■ **Records of spatial reasoning questions**
┄┄┄┄┄┄┄┄┄┄┄┄┄┄┄┄┄┄┄┄

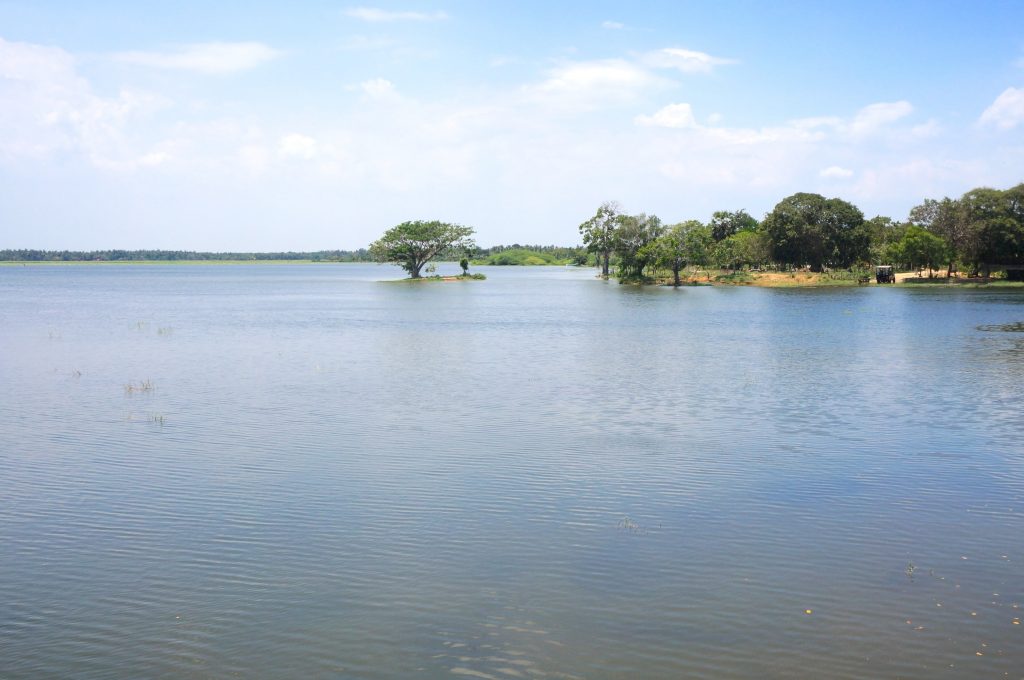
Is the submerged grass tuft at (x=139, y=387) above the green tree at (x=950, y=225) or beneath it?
beneath

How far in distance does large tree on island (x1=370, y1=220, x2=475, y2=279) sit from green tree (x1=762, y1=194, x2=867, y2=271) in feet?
147

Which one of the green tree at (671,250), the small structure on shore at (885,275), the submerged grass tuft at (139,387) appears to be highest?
the green tree at (671,250)

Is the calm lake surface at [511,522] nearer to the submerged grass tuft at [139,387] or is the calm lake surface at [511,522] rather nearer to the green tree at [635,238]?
the submerged grass tuft at [139,387]

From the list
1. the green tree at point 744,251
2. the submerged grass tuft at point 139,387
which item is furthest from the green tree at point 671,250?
the submerged grass tuft at point 139,387

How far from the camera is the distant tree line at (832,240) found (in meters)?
106

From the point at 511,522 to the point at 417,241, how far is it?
114m

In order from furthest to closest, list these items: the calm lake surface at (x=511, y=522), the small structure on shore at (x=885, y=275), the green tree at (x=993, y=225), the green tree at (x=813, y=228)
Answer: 1. the green tree at (x=813, y=228)
2. the small structure on shore at (x=885, y=275)
3. the green tree at (x=993, y=225)
4. the calm lake surface at (x=511, y=522)

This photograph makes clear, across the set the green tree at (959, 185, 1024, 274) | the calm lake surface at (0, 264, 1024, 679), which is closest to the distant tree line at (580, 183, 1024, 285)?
the green tree at (959, 185, 1024, 274)

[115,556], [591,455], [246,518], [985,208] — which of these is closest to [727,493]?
[591,455]

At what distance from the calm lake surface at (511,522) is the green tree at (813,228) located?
3710 inches

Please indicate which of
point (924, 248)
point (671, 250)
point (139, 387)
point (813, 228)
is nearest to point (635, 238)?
point (671, 250)

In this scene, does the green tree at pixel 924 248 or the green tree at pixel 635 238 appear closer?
the green tree at pixel 924 248

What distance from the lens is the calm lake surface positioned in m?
8.84

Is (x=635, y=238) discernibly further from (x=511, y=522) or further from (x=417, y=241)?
(x=511, y=522)
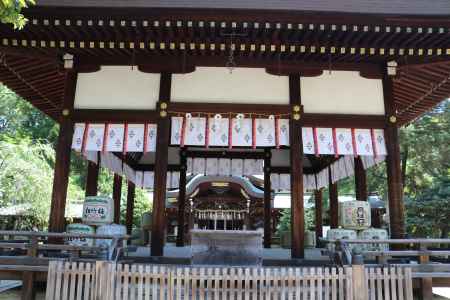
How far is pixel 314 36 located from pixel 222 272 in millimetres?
4605

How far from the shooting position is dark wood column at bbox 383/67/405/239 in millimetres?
7473

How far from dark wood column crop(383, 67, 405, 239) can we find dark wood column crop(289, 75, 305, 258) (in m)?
1.75

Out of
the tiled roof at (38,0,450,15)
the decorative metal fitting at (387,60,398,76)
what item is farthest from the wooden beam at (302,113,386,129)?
the tiled roof at (38,0,450,15)

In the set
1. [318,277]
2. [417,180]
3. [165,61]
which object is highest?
[165,61]

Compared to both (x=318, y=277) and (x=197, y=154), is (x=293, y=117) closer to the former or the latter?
(x=318, y=277)

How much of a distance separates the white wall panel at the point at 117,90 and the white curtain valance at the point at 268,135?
801 mm

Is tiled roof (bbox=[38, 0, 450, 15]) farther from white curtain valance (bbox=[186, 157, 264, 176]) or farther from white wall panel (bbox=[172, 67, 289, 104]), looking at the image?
white curtain valance (bbox=[186, 157, 264, 176])

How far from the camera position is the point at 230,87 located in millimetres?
8125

┄┄┄┄┄┄┄┄┄┄┄┄┄┄┄┄┄┄┄┄

■ **What needs to be done**
Output the part of the listing that runs from the line containing "How much of" through the end of the listing as a two-column CSV with the header columns "text" and "answer", one row per item. Put each text and each answer in a single quoted field, with any line breaks replaced by spaces.

■ **Solution to this exercise**
text,answer
"How much of a distance separates the white wall panel at the point at 117,90 and the white curtain valance at the point at 268,135?","801 mm"
"Is tiled roof (bbox=[38, 0, 450, 15]) farther from white curtain valance (bbox=[186, 157, 264, 176]) or farther from white wall panel (bbox=[172, 67, 289, 104]), looking at the image?","white curtain valance (bbox=[186, 157, 264, 176])"
"How far from the camera position is the point at 230,87 located in millimetres?","8125"